Mountainbiken in der Tiroler Zugspitz Arena: Weißensee, Mittersee, Blindsee – Drei Perlen am Fernpass
Der nächste Morgen ist noch taufrisch, da lockt der Speisesaal des Hotels mit frischen Säften, Müsli in allen Spielarten und selbst gemachten Waffeln. Ein Frühstück, das gute Laune einflößt. Es ist kurz nach acht, die meisten Gäste schlummern noch, als ich mein Rad aus der Garage schiebe. Ich will die frühe Stunde nutzen, um in einem der kristallklaren Bergseen zu baden. Das mache ich nämlich genauso gerne wie Radfahren.

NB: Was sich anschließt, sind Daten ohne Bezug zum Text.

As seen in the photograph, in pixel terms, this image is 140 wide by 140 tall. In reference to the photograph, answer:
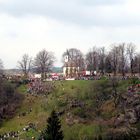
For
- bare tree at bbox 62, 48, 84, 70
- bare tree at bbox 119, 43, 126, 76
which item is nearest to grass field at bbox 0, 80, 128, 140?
bare tree at bbox 119, 43, 126, 76

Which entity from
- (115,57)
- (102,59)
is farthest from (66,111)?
(102,59)

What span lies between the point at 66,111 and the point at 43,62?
1586 inches

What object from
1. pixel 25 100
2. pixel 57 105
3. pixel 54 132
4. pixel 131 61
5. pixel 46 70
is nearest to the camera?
pixel 54 132

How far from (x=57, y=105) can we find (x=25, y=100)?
31.9ft

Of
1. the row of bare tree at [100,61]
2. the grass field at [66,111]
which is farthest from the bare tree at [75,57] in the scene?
the grass field at [66,111]

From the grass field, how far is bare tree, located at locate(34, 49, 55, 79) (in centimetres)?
1978

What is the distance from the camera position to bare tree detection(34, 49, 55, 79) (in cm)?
11556

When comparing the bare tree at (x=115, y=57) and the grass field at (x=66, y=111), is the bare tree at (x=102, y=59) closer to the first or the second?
the bare tree at (x=115, y=57)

Der Weg führt erneut hinauf nach Biberwier, vorbei am idyllischen Weißensee, kreuzt den Fernpass und schlängelt sich nach etwa 10 Kilometern als schmale Asphaltstraße den Hang hinab. Erst als sich der Wald lichtet, erspähe ich das nahende Ziel. Türkisblau liegt er vor mir – der Blindsee – inmitten einer malerischen Gebirgslandschaft und eröffnet einen Blick auf die schroffen Felswände. Doch auch unter der Wasseroberfläche soll er spektakuläre Motive bergen: verkeilt wie Mikado-Stäbe liegen dort die Baumstämme, die eine Lawine einst in den Abgrund riss und den Blindsee zu einem wahren Tauch-Eldorado machen. Als wolle er sein Geheimnis wahren, lässt sein Name nichts von seiner enormen Sichtweite erahnen.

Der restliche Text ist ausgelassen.